参考https://redis.io/docs/latest/operate/oss_and_stack/management/scaling/

We are about to create an example cluster deployment. Before we continue, let's introduce the configuration parameters that Redis Cluster introduces in the redis.conf file.

  • cluster-enabled <yes/no>: If yes, enables Redis Cluster support in a specific Redis instance. Otherwise the instance starts as a standalone instance as usual.
  • cluster-config-file <filename>: Note that despite the name of this option, this is not a user editable configuration file, but the file where a Redis Cluster node automatically persists the cluster configuration (the state, basically) every time there is a change, in order to be able to re-read it at startup. The file lists things like the other nodes in the cluster, their state, persistent variables, and so forth. Often this file is rewritten and flushed on disk as a result of some message reception.
  • cluster-node-timeout <milliseconds>: The maximum amount of time a Redis Cluster node can be unavailable, without it being considered as failing. If a master node is not reachable for more than the specified amount of time, it will be failed over by its replicas. This parameter controls other important things in Redis Cluster. Notably, every node that can't reach the majority of master nodes for the specified amount of time, will stop accepting queries.
  • cluster-slave-validity-factor <factor>: If set to zero, a replica will always consider itself valid, and will therefore always try to failover a master, regardless of the amount of time the link between the master and the replica remained disconnected. If the value is positive, a maximum disconnection time is calculated as the node timeout value multiplied by the factor provided with this option, and if the node is a replica, it will not try to start a failover if the master link was disconnected for more than the specified amount of time. For example, if the node timeout is set to 5 seconds and the validity factor is set to 10, a replica disconnected from the master for more than 50 seconds will not try to failover its master. Note that any value different than zero may result in Redis Cluster being unavailable after a master failure if there is no replica that is able to failover it. In that case the cluster will return to being available only when the original master rejoins the cluster.
  • cluster-migration-barrier <count>: Minimum number of replicas a master will remain connected with, for another replica to migrate to a master which is no longer covered by any replica. See the appropriate section about replica migration in this tutorial for more information.

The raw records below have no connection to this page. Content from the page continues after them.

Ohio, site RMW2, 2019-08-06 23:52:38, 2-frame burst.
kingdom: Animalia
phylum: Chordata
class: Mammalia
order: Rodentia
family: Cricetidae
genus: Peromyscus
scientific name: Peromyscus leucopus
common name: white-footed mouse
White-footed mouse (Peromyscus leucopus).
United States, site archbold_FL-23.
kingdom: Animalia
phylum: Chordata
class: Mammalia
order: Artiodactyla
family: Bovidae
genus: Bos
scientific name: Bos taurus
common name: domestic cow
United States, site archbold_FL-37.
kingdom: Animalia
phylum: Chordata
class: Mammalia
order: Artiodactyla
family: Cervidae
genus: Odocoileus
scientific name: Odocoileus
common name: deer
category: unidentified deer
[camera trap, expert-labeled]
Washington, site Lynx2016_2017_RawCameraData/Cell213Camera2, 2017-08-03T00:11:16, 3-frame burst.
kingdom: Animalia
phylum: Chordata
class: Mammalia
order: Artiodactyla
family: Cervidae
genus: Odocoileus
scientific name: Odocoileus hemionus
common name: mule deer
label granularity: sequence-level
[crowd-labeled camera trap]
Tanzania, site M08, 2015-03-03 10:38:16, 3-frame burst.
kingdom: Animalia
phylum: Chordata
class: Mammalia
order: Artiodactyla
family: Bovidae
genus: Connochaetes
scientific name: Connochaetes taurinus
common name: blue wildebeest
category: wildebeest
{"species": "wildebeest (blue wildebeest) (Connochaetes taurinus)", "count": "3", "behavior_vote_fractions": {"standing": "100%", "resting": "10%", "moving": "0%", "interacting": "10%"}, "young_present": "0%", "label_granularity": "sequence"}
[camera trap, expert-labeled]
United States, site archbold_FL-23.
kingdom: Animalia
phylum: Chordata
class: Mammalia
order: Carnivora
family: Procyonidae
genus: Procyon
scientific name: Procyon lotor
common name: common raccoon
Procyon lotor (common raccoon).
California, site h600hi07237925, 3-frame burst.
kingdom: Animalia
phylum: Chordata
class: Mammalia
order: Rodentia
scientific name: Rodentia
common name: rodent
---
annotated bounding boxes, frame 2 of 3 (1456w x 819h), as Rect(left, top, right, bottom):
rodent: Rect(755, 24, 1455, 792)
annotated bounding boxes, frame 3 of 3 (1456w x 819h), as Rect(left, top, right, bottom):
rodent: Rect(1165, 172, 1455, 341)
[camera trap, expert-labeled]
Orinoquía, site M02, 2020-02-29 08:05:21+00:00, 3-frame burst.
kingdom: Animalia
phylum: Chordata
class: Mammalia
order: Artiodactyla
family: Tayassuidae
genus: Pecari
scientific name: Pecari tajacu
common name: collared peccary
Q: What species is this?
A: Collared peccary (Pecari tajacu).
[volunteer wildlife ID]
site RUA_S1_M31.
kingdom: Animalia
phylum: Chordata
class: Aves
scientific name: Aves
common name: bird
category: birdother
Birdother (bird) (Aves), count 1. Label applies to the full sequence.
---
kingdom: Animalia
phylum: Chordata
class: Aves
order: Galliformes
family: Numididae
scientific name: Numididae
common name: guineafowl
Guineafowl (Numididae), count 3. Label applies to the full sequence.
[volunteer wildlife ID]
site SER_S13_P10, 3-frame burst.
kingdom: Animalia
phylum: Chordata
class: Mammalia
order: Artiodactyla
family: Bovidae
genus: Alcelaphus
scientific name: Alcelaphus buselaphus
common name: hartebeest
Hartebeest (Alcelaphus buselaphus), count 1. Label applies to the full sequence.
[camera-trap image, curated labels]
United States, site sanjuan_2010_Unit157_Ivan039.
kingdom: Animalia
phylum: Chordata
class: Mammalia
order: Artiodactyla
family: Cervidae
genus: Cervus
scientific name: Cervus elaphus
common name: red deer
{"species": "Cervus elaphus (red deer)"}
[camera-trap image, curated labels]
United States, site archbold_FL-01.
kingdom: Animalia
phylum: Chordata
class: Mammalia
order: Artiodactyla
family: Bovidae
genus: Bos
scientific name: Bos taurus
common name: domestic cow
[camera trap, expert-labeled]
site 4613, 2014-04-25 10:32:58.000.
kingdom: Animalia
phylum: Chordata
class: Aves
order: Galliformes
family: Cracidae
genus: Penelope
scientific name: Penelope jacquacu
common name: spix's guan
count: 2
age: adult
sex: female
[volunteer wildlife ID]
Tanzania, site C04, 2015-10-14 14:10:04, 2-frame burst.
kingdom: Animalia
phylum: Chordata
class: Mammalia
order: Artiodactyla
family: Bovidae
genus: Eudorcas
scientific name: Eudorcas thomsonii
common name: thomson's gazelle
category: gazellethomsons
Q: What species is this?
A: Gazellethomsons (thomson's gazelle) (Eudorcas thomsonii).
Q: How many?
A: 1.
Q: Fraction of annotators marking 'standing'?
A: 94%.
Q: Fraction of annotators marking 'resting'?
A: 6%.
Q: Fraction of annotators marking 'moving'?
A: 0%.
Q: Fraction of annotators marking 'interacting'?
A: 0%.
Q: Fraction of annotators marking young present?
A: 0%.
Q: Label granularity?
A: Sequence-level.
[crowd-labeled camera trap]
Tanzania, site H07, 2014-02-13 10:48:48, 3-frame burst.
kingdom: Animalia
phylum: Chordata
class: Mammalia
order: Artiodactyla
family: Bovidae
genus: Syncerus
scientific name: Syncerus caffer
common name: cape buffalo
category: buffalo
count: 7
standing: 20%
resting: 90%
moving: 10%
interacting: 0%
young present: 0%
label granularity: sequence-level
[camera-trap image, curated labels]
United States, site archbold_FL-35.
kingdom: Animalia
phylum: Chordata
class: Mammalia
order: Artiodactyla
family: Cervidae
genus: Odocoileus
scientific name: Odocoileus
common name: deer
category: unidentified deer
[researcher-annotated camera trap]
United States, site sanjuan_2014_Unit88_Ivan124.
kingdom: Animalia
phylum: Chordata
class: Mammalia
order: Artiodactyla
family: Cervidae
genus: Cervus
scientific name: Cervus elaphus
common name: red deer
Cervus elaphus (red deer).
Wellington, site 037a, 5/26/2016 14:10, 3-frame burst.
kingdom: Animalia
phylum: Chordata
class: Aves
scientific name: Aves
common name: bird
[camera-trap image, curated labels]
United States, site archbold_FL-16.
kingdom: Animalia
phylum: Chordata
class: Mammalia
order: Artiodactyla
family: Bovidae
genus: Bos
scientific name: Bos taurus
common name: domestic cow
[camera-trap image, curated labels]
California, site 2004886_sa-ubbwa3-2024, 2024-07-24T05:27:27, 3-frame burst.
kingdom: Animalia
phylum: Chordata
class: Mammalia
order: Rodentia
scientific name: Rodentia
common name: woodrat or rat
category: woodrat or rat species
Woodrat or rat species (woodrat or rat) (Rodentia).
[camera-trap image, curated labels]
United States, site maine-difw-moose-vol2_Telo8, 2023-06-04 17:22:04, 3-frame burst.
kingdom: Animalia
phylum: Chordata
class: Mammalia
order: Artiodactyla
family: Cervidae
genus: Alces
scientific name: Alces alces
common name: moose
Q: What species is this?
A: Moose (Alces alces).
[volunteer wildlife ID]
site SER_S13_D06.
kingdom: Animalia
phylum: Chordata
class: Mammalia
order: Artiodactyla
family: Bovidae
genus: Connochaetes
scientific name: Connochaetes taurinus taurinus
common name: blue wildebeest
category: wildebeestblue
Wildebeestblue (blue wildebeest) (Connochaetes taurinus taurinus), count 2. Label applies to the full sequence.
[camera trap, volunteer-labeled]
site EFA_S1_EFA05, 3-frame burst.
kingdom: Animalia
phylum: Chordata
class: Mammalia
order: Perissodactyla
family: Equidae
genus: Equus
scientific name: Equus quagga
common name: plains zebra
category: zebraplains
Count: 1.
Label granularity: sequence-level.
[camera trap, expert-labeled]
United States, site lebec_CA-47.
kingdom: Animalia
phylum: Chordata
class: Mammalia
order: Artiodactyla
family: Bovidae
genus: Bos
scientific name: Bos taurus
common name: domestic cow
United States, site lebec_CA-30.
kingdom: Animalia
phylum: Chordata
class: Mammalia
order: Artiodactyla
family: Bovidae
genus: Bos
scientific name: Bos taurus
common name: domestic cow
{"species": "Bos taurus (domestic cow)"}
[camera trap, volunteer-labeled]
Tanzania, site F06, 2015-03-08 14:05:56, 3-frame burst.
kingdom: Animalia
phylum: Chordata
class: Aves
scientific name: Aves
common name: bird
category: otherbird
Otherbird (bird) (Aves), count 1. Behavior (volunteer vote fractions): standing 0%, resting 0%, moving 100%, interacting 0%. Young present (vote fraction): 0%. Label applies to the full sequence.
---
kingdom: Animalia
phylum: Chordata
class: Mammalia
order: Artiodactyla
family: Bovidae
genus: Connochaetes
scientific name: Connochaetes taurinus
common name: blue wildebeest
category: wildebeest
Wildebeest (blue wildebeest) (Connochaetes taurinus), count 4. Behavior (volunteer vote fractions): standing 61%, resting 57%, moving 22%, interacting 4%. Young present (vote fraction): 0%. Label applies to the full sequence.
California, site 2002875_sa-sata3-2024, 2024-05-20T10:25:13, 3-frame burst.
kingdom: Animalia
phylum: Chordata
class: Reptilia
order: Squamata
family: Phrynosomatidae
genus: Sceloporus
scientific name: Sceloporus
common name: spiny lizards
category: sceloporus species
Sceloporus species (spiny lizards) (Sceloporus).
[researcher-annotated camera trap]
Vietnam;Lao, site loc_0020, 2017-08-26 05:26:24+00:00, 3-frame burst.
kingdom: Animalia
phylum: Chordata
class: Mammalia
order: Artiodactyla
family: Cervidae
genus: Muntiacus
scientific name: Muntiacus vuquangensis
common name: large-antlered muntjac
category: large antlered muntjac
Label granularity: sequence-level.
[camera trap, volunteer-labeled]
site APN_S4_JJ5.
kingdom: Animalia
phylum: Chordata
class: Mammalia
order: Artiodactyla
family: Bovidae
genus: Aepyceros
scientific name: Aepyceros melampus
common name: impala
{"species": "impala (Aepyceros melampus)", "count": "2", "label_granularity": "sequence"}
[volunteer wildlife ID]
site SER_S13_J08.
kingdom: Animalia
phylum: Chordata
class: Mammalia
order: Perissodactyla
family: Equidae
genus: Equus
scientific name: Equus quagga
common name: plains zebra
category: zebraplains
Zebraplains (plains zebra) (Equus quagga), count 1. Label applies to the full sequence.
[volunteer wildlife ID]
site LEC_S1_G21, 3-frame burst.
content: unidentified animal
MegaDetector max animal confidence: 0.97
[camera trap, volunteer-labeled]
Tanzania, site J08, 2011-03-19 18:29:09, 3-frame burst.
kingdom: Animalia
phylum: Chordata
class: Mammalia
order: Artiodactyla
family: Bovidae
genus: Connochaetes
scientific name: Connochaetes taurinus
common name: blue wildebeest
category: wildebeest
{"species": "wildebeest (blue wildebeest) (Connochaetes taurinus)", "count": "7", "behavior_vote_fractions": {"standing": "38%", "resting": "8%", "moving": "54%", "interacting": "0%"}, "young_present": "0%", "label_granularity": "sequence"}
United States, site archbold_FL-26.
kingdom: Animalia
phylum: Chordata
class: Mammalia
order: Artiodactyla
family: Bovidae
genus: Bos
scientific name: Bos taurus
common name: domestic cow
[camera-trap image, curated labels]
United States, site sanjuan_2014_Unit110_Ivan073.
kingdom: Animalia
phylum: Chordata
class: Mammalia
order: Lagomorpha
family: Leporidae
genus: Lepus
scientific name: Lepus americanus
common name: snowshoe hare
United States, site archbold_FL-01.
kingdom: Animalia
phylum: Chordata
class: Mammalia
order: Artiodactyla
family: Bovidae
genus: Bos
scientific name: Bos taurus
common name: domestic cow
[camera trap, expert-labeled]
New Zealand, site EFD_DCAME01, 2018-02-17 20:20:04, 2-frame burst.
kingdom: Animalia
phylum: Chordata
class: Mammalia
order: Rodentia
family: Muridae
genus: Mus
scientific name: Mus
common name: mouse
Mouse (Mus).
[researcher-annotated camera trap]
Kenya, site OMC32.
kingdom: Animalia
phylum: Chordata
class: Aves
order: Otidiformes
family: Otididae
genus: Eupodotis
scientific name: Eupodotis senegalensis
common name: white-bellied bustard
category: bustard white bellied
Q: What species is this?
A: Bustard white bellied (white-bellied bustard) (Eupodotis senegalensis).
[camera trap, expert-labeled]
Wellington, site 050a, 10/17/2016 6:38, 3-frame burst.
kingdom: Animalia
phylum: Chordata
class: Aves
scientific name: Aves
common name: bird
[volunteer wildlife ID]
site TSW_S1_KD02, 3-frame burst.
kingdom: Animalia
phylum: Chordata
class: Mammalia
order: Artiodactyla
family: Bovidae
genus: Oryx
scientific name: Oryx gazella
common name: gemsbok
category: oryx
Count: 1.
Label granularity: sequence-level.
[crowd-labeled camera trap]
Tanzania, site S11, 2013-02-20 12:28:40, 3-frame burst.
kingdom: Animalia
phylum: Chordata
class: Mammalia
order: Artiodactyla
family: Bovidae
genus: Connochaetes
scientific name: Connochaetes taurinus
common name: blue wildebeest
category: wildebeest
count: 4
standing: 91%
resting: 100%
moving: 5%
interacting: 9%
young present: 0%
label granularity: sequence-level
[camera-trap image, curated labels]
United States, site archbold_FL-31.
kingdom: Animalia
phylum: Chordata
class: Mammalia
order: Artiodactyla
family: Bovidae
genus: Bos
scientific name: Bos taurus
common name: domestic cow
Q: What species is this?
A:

  • cluster-require-full-coverage <yes/no>: If this is set to yes, as it is by default, the cluster stops accepting writes if some percentage of the key space is not covered by any node. If the option is set to no, the cluster will still serve queries even if only requests about a subset of keys can be processed.
  • cluster-allow-reads-when-down <yes/no>: If this is set to no, as it is by default, a node in a Redis Cluster will stop serving all traffic when the cluster is marked as failed, either when a node can't reach a quorum of masters or when full coverage is not met. This prevents reading potentially inconsistent data from a node that is unaware of changes in the cluster. This option can be set to yes to allow reads from a node during the fail state, which is useful for applications that want to prioritize read availability but still want to prevent inconsistent writes. It can also be used for when using Redis Cluster with only one or two shards, as it allows the nodes to continue serving writes when a master fails but automatic failover is impossible.